泣き出しそうになっているのを自分でも感じながらも、出来る限り鋭い視線を橘に向ける。その視線を受けた橘の反応は、「ほらほら。後ろを向いてごらん」という無慈悲な推奨であった。
肩を掴まれ、時計回りに半回転させられる。
気付けば白藤は橘と同じ方向を向いていて、気づけば白藤は橘が呼んだ人物の方を向いていた。

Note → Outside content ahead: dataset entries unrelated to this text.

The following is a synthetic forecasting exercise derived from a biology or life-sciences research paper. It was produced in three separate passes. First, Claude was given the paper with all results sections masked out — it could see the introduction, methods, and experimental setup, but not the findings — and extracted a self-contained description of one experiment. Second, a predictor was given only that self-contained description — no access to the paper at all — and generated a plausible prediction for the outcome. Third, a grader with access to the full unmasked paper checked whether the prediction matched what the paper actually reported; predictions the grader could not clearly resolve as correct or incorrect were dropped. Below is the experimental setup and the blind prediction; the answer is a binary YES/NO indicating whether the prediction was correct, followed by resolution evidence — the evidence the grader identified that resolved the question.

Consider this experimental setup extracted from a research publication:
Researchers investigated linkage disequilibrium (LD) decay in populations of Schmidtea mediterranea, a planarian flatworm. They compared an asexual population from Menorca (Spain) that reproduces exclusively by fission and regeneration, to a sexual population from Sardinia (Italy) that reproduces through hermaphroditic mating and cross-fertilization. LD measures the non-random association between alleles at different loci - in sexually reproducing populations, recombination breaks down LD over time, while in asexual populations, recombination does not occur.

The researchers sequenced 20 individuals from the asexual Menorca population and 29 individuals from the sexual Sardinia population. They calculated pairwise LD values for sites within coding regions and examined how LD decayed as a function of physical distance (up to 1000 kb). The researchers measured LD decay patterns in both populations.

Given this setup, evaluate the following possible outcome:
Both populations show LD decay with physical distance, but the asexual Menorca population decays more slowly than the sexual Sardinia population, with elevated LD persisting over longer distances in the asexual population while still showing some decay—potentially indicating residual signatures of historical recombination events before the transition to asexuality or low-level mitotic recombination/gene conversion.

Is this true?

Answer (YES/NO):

「にしししし。どもども初めまして、飯島光と申しまーす」
小柄な女子生徒であった。白藤と立花の中間ほどの背丈をもつ女子生徒。短く切りそろえられた黒髪が映えている。全く状況についていけずに尚も表情を青ざめ続けている白藤をみて、「なーにこの子、顔色悪くない? こんなんで大丈夫なの、弥生ちゃん?」と心配そうに言う。その発言を受けた橘は、「心配いりません。南子はいつもこんな感じですから」とそれでいいのかという言葉を発した。「南子。こちらは飯島光さん。私達より一学年上の、三年生。――今から南子には、山川真実君に告白しにいってもらいます」
そう、言われて。
白藤は、もう、何も言うことが出来なかった。